All of these stories are the reasons why I love the marathon. As a challenge it’s daunting yet accessible, and that’s what brings out the best of humanity. Marathons bind people together, whether that’s the training partners who become friends for life, the new friends made at a race who remain in each others lives or the countless volunteers, supporters and organisations who help to make race day special. Marathons motivate people to raise funds for good causes, to test their limits and to take on a new challenge. They inspire strangers on the tube/metro/subway to actually talk to each other. They drive people to stand for hours by the side of a road screaming themselves hoarse for people they do not know. They are days fraught with emotions where anything can happen and we can switch from highs to lows and back again in a heartbeat. They are an epic journey, both literal and metaphorical, where amazing things are achieved and the average person can become a hero. Put simply, marathons change lives.
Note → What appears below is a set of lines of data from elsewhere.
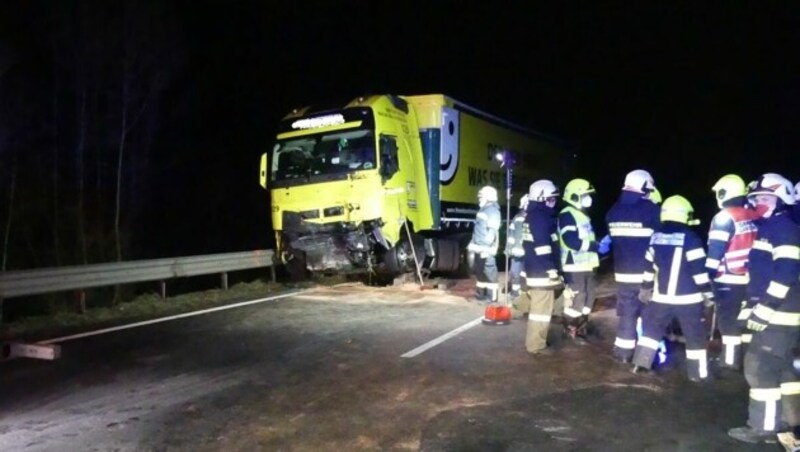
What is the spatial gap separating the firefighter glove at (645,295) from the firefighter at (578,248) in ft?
4.60

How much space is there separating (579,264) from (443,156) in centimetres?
736

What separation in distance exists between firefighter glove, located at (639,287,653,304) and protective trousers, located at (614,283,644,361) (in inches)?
12.2

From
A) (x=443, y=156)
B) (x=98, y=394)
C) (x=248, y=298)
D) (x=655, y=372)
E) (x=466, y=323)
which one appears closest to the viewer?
(x=98, y=394)

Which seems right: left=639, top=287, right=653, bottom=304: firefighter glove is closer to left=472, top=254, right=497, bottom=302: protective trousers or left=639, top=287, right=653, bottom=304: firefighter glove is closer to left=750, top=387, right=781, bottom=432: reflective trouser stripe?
left=750, top=387, right=781, bottom=432: reflective trouser stripe

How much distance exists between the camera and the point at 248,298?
1358 centimetres

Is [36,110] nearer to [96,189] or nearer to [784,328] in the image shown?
[96,189]

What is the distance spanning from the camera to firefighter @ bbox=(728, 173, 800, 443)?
5.45 metres

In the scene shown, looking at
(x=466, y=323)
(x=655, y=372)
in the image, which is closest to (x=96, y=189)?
(x=466, y=323)

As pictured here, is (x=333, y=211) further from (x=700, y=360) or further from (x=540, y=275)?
(x=700, y=360)

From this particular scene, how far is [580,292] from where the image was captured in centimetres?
897

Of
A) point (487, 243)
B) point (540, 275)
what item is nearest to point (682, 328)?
point (540, 275)

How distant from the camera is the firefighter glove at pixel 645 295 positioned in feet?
24.3

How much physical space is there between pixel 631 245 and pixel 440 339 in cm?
267

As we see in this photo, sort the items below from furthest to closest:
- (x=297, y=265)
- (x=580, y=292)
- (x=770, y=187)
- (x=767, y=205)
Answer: (x=297, y=265), (x=580, y=292), (x=770, y=187), (x=767, y=205)
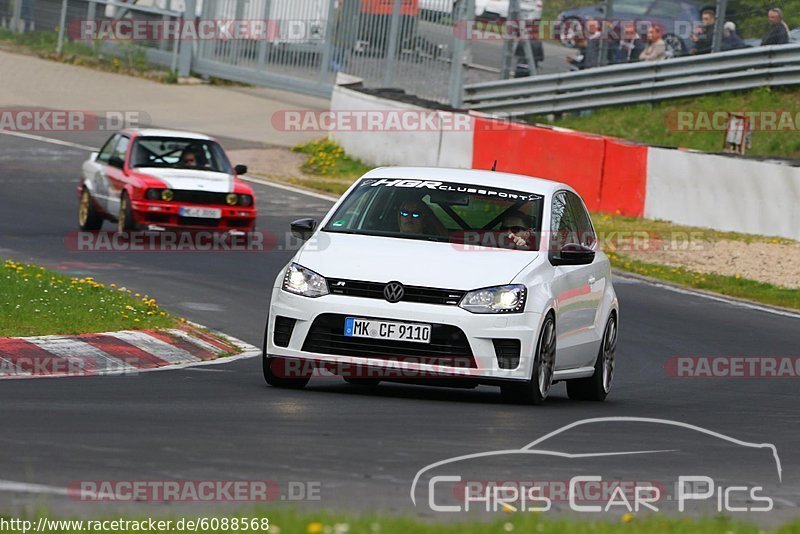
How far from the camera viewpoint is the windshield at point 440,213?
11.0m

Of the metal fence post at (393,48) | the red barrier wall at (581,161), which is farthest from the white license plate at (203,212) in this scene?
the metal fence post at (393,48)

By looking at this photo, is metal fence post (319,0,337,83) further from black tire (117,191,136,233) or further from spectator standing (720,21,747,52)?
black tire (117,191,136,233)

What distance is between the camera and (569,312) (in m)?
11.0

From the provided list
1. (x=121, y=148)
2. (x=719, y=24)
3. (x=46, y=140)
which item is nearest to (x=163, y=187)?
(x=121, y=148)

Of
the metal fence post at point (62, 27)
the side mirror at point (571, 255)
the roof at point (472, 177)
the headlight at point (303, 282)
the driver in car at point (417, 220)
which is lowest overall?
the headlight at point (303, 282)

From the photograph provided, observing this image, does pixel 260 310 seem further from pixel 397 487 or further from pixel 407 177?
pixel 397 487

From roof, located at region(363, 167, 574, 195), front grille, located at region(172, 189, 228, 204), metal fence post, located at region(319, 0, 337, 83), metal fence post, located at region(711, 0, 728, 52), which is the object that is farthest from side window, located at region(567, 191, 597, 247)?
metal fence post, located at region(319, 0, 337, 83)

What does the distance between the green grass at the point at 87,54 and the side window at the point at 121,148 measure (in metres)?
18.9

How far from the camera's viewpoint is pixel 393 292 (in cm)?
995

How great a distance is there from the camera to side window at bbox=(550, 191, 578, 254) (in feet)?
36.7

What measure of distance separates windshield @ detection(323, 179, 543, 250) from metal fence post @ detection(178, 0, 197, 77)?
29.9 m

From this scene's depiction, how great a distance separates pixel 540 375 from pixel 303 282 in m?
1.62

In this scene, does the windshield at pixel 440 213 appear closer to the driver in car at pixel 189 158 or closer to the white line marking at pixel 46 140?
the driver in car at pixel 189 158

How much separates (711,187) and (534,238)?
44.4 feet
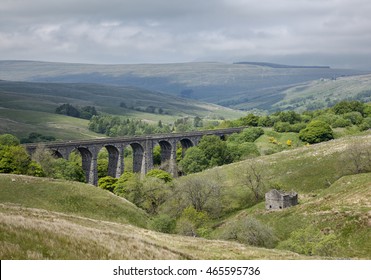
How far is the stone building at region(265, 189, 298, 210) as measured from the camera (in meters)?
61.4

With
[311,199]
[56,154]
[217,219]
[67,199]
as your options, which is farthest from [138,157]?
[311,199]

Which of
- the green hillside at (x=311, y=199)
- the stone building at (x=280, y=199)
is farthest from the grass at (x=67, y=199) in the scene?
the stone building at (x=280, y=199)

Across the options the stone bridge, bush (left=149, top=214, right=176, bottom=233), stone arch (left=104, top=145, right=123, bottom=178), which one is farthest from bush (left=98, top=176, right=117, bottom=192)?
A: bush (left=149, top=214, right=176, bottom=233)

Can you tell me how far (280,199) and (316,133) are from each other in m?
69.3

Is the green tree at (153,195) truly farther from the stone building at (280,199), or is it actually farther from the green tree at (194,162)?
the green tree at (194,162)

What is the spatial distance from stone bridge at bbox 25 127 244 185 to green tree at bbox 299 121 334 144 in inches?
1047

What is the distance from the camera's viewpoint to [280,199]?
61781mm

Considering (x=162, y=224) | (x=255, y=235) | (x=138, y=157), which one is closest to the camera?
(x=255, y=235)

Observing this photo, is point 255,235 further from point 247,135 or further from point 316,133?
point 247,135

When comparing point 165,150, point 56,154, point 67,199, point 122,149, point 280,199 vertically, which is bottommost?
point 165,150

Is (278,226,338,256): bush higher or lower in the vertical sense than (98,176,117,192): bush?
higher

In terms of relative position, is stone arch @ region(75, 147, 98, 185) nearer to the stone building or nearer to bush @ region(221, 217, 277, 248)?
the stone building

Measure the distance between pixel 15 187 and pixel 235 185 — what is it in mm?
37756
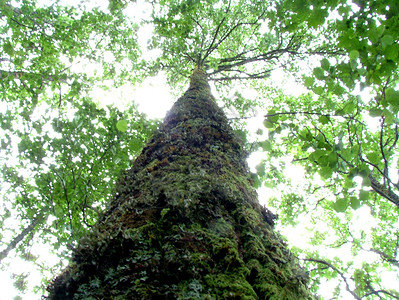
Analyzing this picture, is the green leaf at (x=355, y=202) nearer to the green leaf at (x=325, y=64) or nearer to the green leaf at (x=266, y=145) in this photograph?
the green leaf at (x=266, y=145)

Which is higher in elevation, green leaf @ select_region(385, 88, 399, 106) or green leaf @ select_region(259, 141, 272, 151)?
green leaf @ select_region(385, 88, 399, 106)

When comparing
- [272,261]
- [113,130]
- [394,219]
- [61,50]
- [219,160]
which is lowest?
[272,261]

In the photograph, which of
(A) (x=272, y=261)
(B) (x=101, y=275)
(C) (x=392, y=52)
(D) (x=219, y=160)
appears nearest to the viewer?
(B) (x=101, y=275)

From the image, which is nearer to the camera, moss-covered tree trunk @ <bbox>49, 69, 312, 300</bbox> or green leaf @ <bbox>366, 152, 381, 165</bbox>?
moss-covered tree trunk @ <bbox>49, 69, 312, 300</bbox>

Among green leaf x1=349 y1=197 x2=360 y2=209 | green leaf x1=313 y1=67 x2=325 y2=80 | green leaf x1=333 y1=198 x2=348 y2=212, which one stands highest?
green leaf x1=313 y1=67 x2=325 y2=80

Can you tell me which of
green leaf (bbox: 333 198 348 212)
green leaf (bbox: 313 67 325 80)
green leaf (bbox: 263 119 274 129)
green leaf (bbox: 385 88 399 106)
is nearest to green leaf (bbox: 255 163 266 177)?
green leaf (bbox: 263 119 274 129)

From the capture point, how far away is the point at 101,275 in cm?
120

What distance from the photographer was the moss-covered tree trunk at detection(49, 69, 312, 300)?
44.7 inches

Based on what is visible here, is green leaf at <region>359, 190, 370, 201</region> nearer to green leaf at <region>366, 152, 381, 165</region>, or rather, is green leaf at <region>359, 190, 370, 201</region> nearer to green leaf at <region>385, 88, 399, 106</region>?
green leaf at <region>366, 152, 381, 165</region>

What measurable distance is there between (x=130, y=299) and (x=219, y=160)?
168 cm

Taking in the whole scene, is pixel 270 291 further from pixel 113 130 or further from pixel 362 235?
pixel 362 235

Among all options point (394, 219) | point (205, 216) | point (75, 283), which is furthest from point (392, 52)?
point (394, 219)

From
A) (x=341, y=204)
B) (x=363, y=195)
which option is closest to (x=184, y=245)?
(x=341, y=204)

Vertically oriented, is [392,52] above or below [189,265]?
above
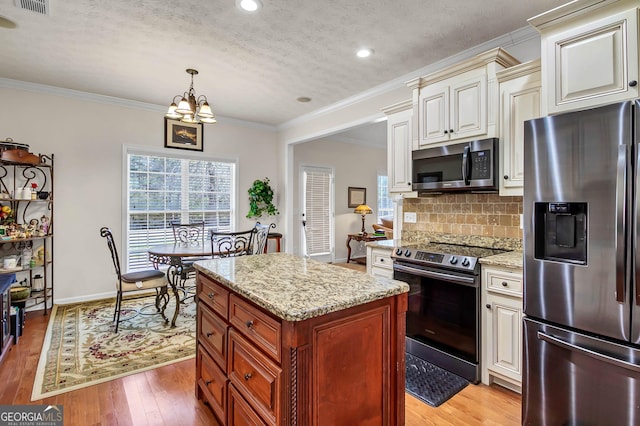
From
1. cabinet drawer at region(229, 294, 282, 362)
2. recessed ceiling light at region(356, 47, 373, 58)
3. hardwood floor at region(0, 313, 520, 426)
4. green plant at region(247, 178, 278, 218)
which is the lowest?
hardwood floor at region(0, 313, 520, 426)

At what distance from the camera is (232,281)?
1.57m

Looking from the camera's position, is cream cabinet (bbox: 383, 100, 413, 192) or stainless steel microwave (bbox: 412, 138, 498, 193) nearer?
stainless steel microwave (bbox: 412, 138, 498, 193)

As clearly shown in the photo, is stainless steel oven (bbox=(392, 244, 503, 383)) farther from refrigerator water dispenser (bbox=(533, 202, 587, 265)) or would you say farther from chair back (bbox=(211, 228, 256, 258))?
chair back (bbox=(211, 228, 256, 258))

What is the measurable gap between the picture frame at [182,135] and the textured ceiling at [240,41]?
2.52ft

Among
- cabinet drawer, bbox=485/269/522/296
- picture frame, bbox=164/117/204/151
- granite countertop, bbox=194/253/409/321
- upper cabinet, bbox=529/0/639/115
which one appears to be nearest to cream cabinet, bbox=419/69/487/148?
upper cabinet, bbox=529/0/639/115

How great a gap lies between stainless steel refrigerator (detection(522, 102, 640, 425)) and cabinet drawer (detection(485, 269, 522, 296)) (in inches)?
9.8

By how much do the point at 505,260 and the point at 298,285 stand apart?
1570 millimetres

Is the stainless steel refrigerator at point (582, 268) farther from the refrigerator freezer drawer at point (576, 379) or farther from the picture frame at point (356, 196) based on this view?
the picture frame at point (356, 196)

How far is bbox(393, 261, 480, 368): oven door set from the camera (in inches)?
92.7

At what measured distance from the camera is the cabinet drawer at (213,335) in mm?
1699

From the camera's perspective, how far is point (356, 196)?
24.7ft

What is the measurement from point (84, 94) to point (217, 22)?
2740 millimetres

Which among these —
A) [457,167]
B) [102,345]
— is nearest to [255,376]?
[457,167]

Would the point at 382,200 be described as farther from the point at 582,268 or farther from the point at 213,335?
the point at 213,335
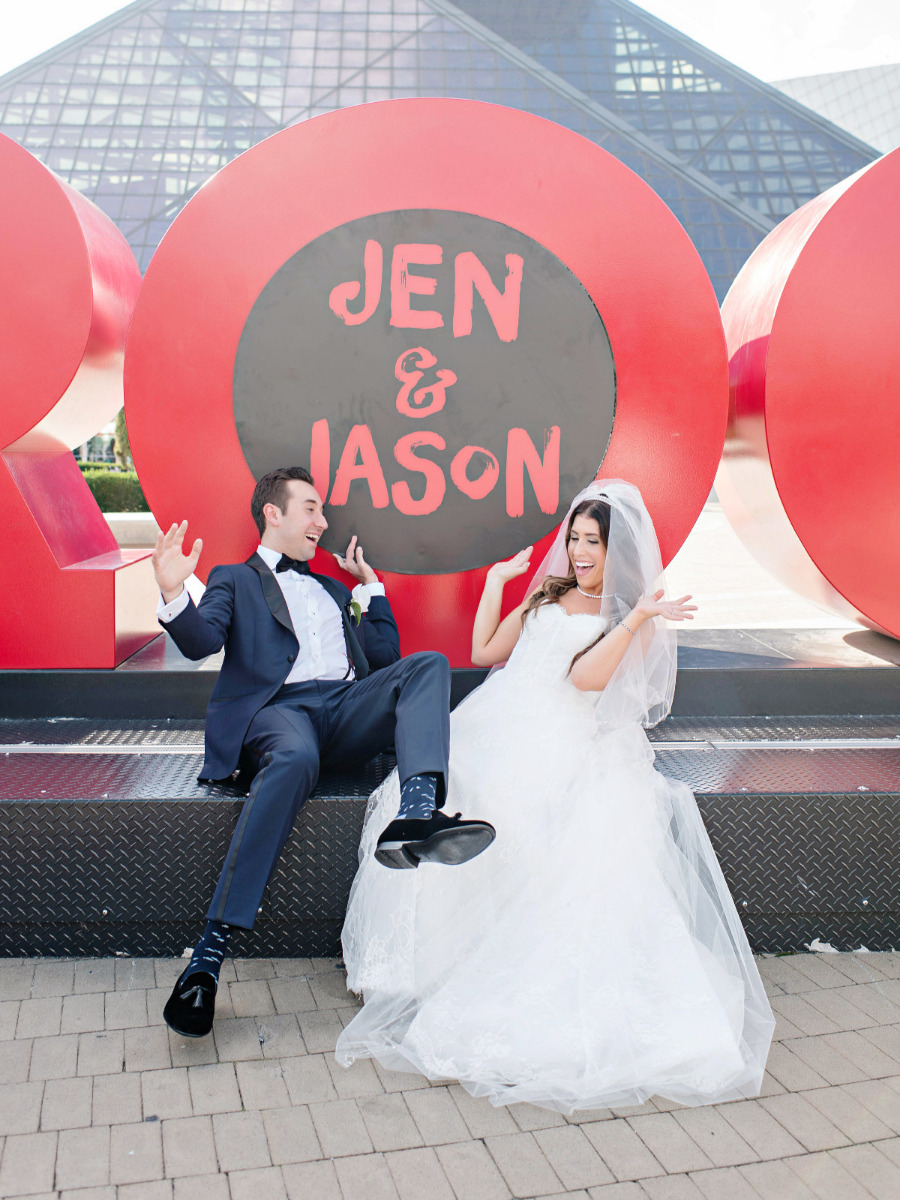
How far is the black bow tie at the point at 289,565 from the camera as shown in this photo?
320cm

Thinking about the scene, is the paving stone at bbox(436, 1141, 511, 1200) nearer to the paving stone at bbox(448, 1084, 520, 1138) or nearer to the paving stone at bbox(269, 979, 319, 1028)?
the paving stone at bbox(448, 1084, 520, 1138)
I’ll leave you with one final article from The Independent, written during last Sunday’s London marathon, in which the writer explains her love of this “strange, but wonderful phenomenon”. For me, this says it all.
The Spirit of the Marathon. Hard to define, but unforgettable for those who experience it, however they experience it.
What makes marathons (or any other event) special for you?
When have you seen the Spirit of the Marathon demonstrated?